Prog rock pioneers Marillion are known for many things: the cut of their denim, the length of their locks and once having a singer known as Fish. Their influence on the world of business funding is less reported, but the veteran British band kick-started a movement that threatens to revolutionize the way companies raise money.
In 1997, shorn of Fish and with their record company reluctant to pay for a US tour, the band raised US$60,000 by asking fans for pledges in return for a live CD. Two years later, 12,000 of them pre-ordered an album that hadn’t even been recorded and the band ditched their record company altogether.

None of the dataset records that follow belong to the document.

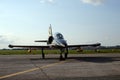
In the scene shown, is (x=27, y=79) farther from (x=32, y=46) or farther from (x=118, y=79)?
(x=32, y=46)

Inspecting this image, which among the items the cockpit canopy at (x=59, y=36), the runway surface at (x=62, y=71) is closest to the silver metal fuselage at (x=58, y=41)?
the cockpit canopy at (x=59, y=36)

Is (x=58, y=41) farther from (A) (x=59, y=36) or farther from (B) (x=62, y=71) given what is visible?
(B) (x=62, y=71)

Crowdfunding was born, and is currently making its influence felt in everything from gaming to food service. Today’s donors want more than a shiny disc and a letter of thanks, of course: crowdfunders receive priority service, future discounts or equity. Tech firm Pebble caused a splash this summer by raising US$10m (including US$3m in just four days) to take an internet-enabled watch to market through website Kickstarter. “We had tried to raise money through the normal routes, and it didn’t really work,” says founder Eric Migicovsky. “You don’t really want to spend your time talking to venture capitalists – they’re just guys with money. You want to spend your time talking to customers.”

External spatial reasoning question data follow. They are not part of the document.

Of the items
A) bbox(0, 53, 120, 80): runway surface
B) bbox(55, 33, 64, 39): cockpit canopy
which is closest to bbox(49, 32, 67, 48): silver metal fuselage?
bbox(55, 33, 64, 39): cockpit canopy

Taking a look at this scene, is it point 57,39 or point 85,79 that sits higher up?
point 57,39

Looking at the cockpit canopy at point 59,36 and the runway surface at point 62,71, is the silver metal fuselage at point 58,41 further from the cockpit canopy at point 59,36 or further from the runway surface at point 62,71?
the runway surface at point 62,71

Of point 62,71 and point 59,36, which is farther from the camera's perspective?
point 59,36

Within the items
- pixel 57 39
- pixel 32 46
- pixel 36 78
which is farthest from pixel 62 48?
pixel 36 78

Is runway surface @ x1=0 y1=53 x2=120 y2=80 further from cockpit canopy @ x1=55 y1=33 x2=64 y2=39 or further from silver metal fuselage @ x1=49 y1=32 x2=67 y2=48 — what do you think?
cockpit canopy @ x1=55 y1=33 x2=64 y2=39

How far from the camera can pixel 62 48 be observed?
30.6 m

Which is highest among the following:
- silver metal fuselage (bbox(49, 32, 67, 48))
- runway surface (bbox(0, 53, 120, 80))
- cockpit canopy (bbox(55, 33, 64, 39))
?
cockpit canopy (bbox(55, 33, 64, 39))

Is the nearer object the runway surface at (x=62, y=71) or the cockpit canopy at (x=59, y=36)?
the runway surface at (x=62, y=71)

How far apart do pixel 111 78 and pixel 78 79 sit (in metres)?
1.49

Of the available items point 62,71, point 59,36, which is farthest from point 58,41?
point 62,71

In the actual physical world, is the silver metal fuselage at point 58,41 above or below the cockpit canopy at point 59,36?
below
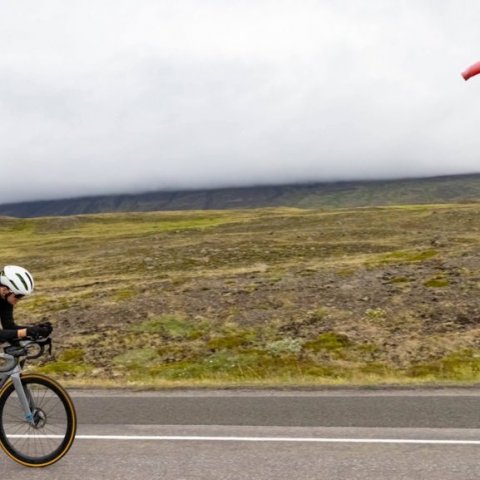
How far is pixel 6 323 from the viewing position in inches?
351

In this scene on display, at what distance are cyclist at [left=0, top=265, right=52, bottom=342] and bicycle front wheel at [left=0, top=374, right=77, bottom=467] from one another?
2.52ft

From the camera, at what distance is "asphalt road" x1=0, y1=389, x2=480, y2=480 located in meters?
8.55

Sites have launched across Europe, as well as Brazil, Australia and Japan. The Jumpstart Our Business Startups (JOBS) Act legalized crowdfunding by non-accredited investors in the US. Research company Massolution says crowdfunding platforms raised US$1.5bn for a million different campaigns in 2011, a figure it expects to double in 2012.
These nimble businesses are accessing funds in double-quick time, at reasonable terms, making them genuine challengers to bigger rivals, though the industry remains in its infancy. More than half of Kickstarter projects fail to reach their funding targets. Relatively few crowdfunded ideas have turned into viable businesses. But the idea has enough traction to pique the interest of more than just start-ups: as established medium-sized businesses struggle with access to funds, whether through bond markets or banks, they may be tempted to open themselves to all-comers. Though multinationals’ shareholders would be alarmed by a large-scale crowdfunding exercise, allowing a subsidiary to explore engaging customers directly could boost engagement and garner good publicity.
“By avoiding the traditional route to market, growing businesses maintain autonomy and raise capital fast,” says Liz Claydon, Head of Consumer Markets at KPMG in the UK. “It offers a new way for companies with strong ideas but no track record to gain momentum. But traditional backing comes with support that shouldn’t be overlooked.”
The wisdom of crowds is well established. Companies including P&G and Kraft have used online techniques to engage customers and business thinkers in problem-solving. US engineering business Rite-Solutions pioneered the concept of an internal market, where ideas are floated and ‘traded’ by employees at all levels, with incentives for those who back winners. The company has an instant, and impressively reliable, barometer of which innovations are worth pursuing, and the revenue to prove it.
To close-minded executives, crowds are a nuisance. And it’s true the current vogue for collaboration can be as much about good headlines as best practice. But when businesses can pick up substantial funding – and a loyal customer base – at the click of the mouse, you don’t need long hair and loud guitars to think the old way might have had its day.
1. Anticipation is the best publicity
Apple unveils products with deliberate secrecy; Pebble ‘seeded’ its watch through crowdfunding.
2. Crowds work both ways
P&G’s Connect + Develop program generates ideas, but also licences products to its new allies.
3. You don’t know it all
Rite-Solutions’ CEO didn’t like its new educational game. The internal market did. It made US$1m.